Passage shown:
** begin **
Churn Creek is a tributary of the Fraser River in the Canadian province of British Columbia.

==Course==
Churn Creek flows generally north before turning northeast on its final leg through grasslands, joining the Fraser River just south of the headquarters of the Gang Ranch and opposite the community of Dog Creek and associated creek. Most of its lower course is a heavily-eroded canyon lined by benchlands, and is protected in Churn Creek Protected Area, which also includes the ecological preserve of the Empire Valley Ranch.
** end **
Task 1: Pull out every line of the records that contains the string "banded", matching case exactly.
The creek passage and the records are independent of each other.

Collected data entries
** begin **
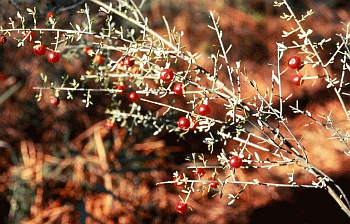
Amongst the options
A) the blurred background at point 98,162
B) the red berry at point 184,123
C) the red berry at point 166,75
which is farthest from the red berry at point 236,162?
the blurred background at point 98,162

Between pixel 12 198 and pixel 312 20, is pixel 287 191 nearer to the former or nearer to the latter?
pixel 12 198

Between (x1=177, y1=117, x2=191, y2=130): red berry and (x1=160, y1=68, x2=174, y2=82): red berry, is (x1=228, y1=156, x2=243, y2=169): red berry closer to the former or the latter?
(x1=177, y1=117, x2=191, y2=130): red berry

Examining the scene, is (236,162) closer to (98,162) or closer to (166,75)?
(166,75)

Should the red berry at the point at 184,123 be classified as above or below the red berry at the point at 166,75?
below

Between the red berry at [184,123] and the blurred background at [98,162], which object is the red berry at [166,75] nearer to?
the red berry at [184,123]

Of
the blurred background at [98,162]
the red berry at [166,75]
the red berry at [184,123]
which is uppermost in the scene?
the red berry at [166,75]

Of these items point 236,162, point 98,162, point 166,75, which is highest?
point 166,75

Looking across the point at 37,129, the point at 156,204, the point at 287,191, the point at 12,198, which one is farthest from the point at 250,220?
the point at 37,129

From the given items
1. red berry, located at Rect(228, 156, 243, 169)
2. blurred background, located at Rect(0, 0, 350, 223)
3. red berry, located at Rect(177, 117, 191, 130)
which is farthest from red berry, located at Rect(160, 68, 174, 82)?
blurred background, located at Rect(0, 0, 350, 223)

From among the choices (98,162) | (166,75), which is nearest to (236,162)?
(166,75)
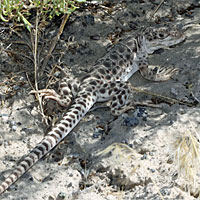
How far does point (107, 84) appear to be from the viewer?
19.4 ft

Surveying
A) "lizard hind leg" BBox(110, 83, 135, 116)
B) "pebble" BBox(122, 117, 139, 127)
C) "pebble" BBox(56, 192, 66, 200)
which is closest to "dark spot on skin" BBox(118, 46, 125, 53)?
"lizard hind leg" BBox(110, 83, 135, 116)

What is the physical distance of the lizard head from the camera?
6.84m

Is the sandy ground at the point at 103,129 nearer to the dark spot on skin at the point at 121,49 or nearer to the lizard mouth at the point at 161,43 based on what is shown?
the lizard mouth at the point at 161,43

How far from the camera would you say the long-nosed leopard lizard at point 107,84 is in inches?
191

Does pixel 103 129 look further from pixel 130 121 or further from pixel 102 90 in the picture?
pixel 102 90

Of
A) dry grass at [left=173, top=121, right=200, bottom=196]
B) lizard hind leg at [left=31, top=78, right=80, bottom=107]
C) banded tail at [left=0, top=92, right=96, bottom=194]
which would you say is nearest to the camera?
dry grass at [left=173, top=121, right=200, bottom=196]

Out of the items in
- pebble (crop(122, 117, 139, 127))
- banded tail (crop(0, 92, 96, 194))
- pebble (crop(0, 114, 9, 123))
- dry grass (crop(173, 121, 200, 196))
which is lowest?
pebble (crop(122, 117, 139, 127))

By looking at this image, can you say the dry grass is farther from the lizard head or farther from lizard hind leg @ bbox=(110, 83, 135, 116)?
the lizard head

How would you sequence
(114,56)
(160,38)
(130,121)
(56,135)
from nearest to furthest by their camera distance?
(56,135), (130,121), (114,56), (160,38)

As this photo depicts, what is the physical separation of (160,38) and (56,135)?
294 cm

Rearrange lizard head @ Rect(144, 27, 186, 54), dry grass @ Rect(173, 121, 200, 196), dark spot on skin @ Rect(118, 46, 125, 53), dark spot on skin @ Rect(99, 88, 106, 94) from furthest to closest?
lizard head @ Rect(144, 27, 186, 54) → dark spot on skin @ Rect(118, 46, 125, 53) → dark spot on skin @ Rect(99, 88, 106, 94) → dry grass @ Rect(173, 121, 200, 196)

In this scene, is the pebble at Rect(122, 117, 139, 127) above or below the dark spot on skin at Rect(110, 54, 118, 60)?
below

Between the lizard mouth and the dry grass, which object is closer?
the dry grass

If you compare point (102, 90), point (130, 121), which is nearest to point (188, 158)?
point (130, 121)
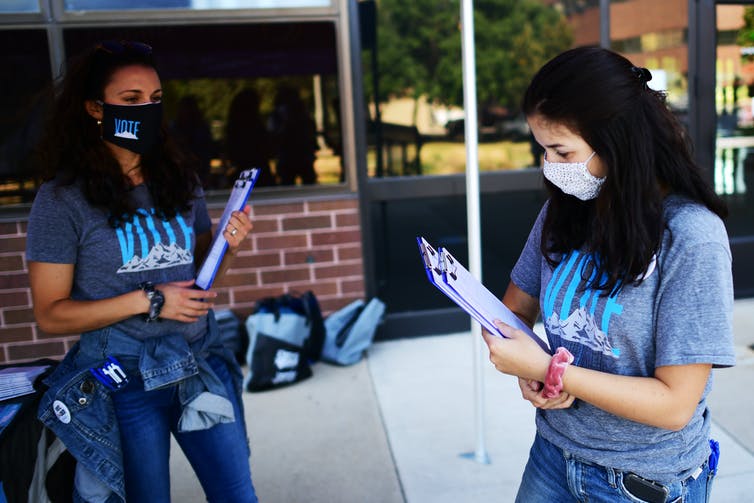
** end **
Task 2: In the Churn Creek passage, which community lies opposite the spot where the creek joins the Fraser River?

Task answer 1:
C) banded tail at [left=0, top=92, right=96, bottom=194]
- banded tail (crop(0, 92, 96, 194))

Task answer 2: Dog Creek